How to complete this task
Restate every line of the material below word for word, skipping the images.

Segment Open

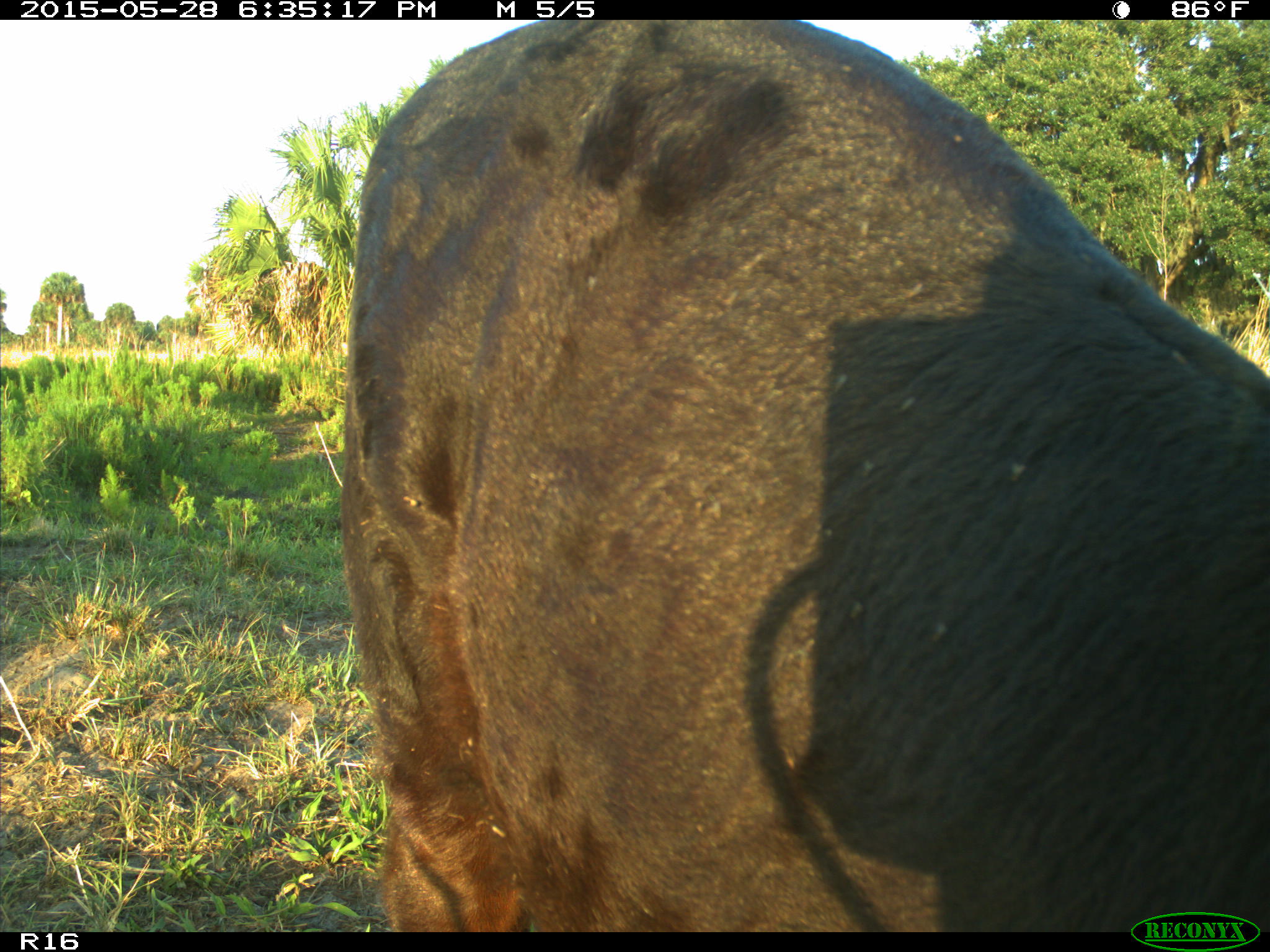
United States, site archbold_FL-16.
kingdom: Animalia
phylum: Chordata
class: Mammalia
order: Artiodactyla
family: Bovidae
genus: Bos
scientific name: Bos taurus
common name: domestic cow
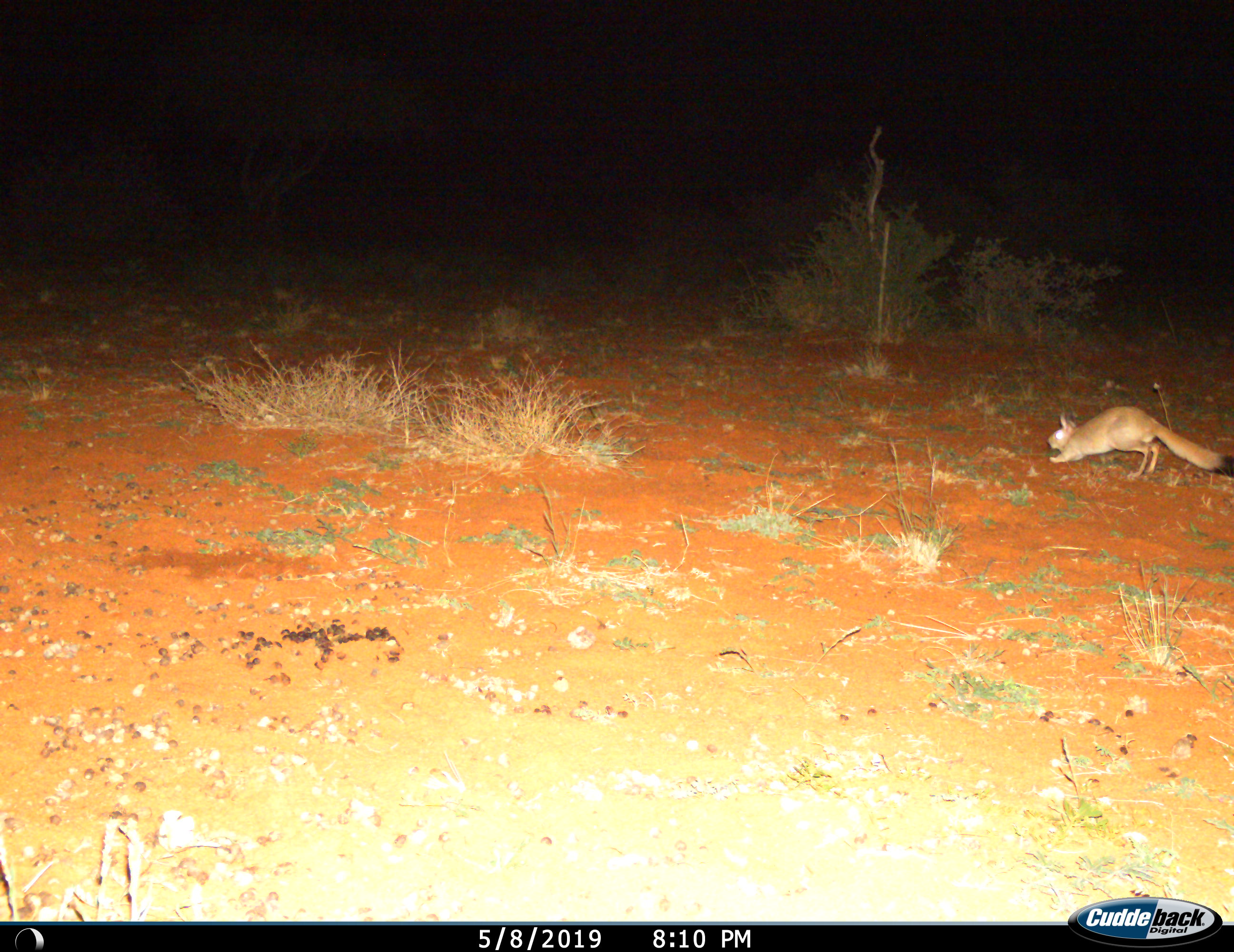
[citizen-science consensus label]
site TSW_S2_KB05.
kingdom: Animalia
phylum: Chordata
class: Mammalia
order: Rodentia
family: Pedetidae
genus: Pedetes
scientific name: Pedetes capensis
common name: springhare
Springhare (Pedetes capensis), count 1. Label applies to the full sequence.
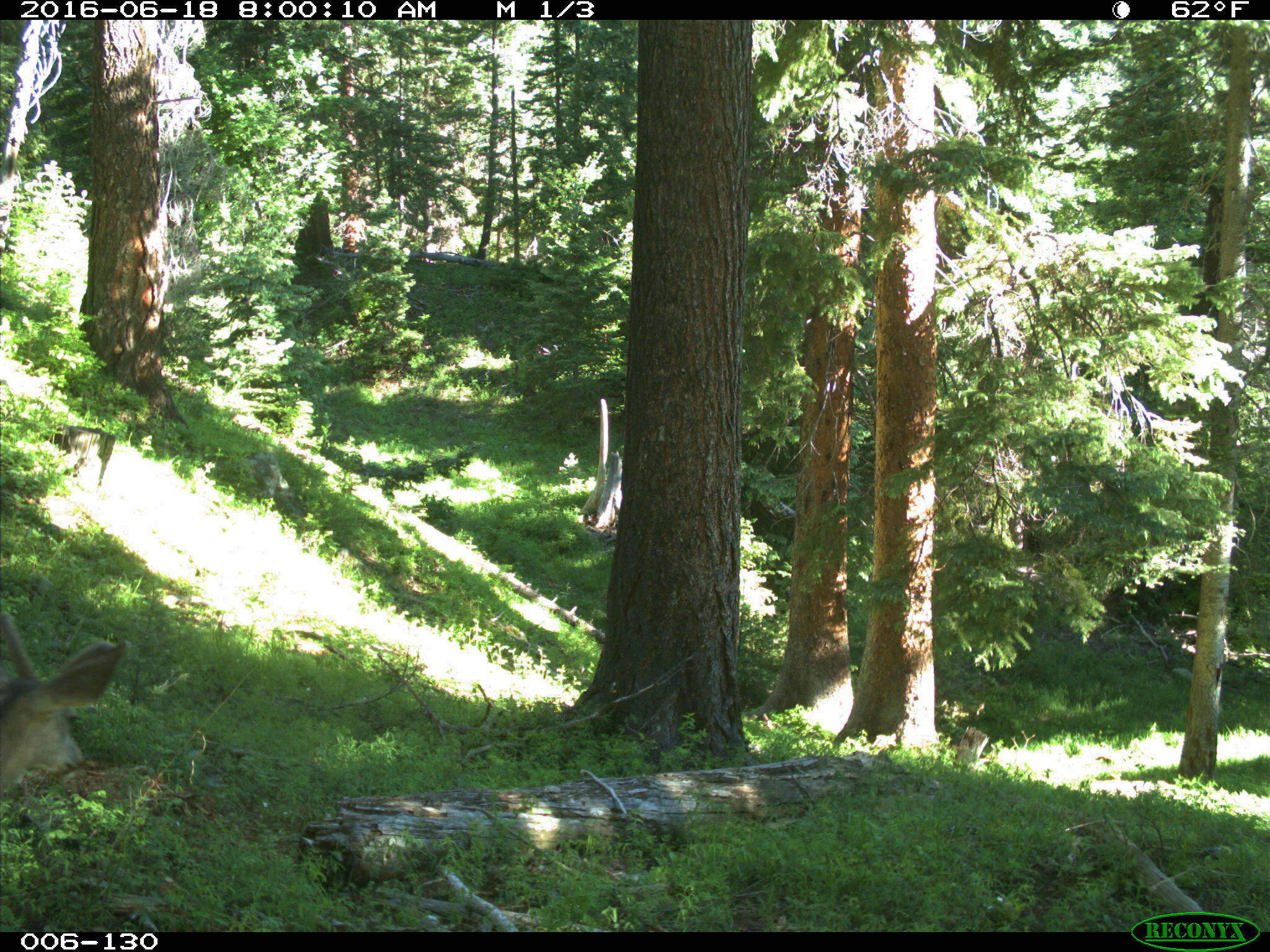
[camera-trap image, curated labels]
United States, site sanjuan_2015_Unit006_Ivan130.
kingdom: Animalia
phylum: Chordata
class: Mammalia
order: Artiodactyla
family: Cervidae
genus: Odocoileus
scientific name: Odocoileus hemionus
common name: mule deer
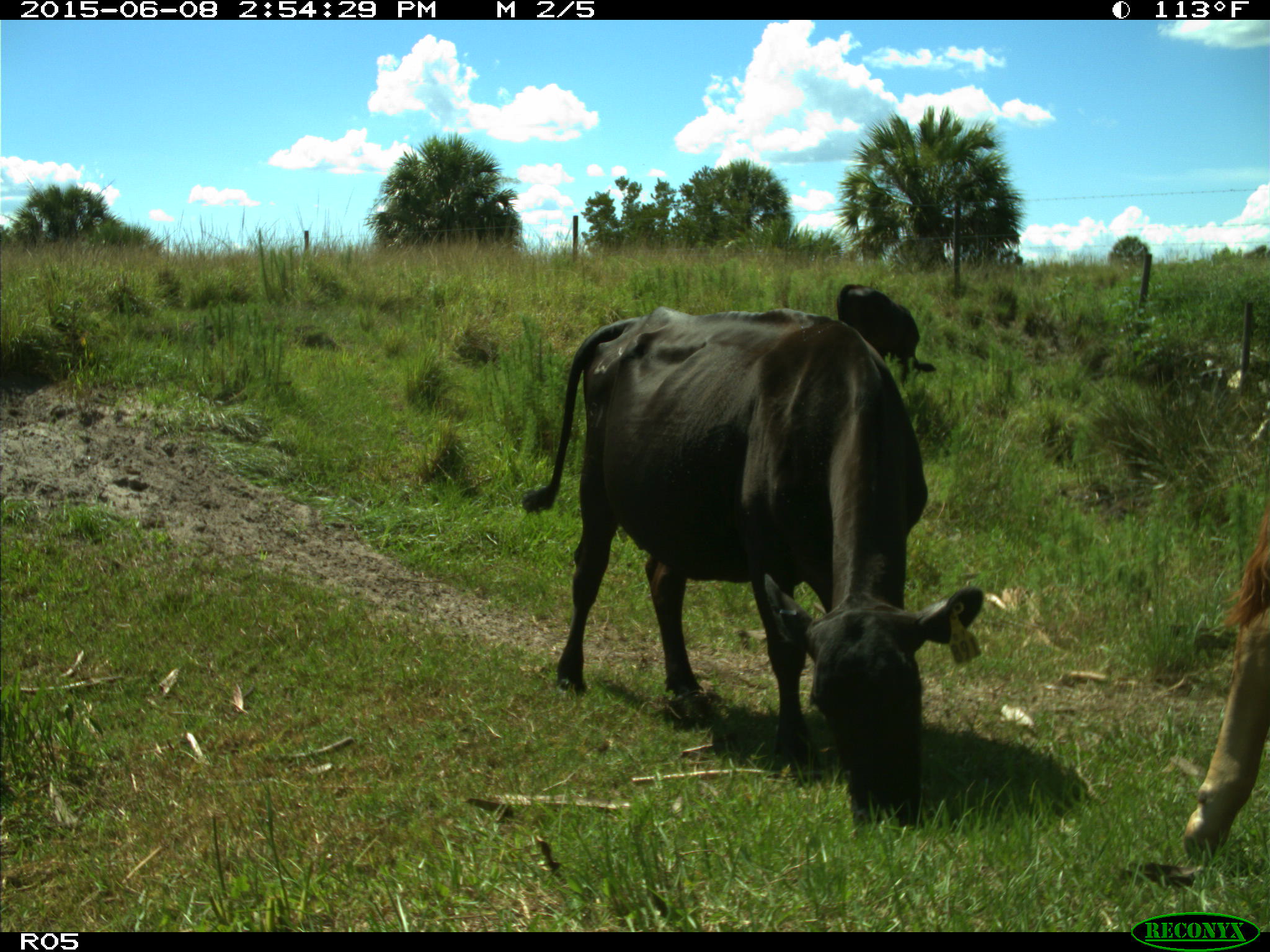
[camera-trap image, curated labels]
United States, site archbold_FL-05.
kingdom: Animalia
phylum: Chordata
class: Mammalia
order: Artiodactyla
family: Bovidae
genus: Bos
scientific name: Bos taurus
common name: domestic cow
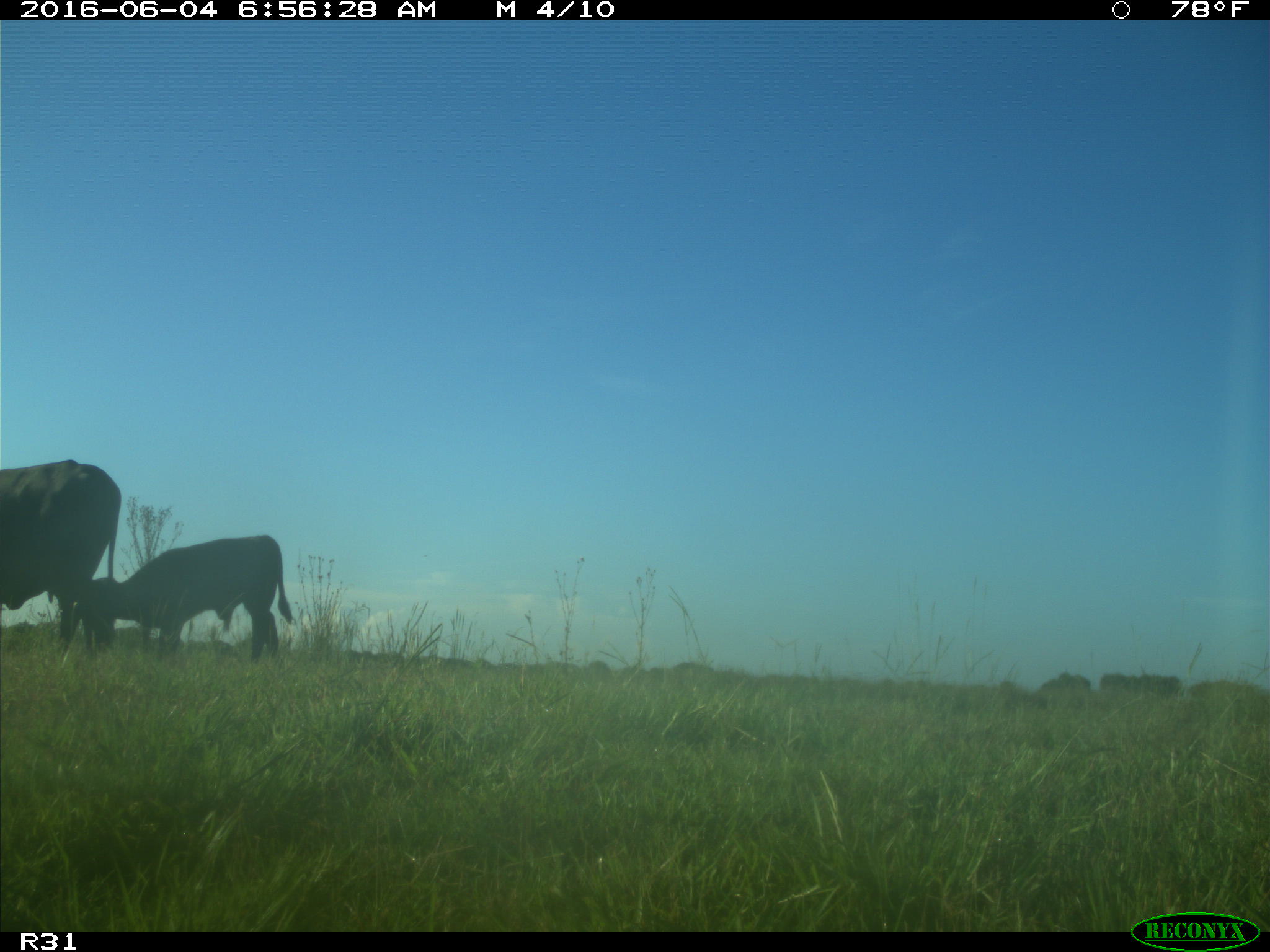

Segment Closed

Response to the task
United States, site archbold_FL-16.
kingdom: Animalia
phylum: Chordata
class: Mammalia
order: Artiodactyla
family: Bovidae
genus: Bos
scientific name: Bos taurus
common name: domestic cow
[citizen-science consensus label]
site TSW_S2_KB05.
kingdom: Animalia
phylum: Chordata
class: Mammalia
order: Rodentia
family: Pedetidae
genus: Pedetes
scientific name: Pedetes capensis
common name: springhare
Springhare (Pedetes capensis), count 1. Label applies to the full sequence.
[camera-trap image, curated labels]
United States, site sanjuan_2015_Unit006_Ivan130.
kingdom: Animalia
phylum: Chordata
class: Mammalia
order: Artiodactyla
family: Cervidae
genus: Odocoileus
scientific name: Odocoileus hemionus
common name: mule deer
[camera-trap image, curated labels]
United States, site archbold_FL-05.
kingdom: Animalia
phylum: Chordata
class: Mammalia
order: Artiodactyla
family: Bovidae
genus: Bos
scientific name: Bos taurus
common name: domestic cow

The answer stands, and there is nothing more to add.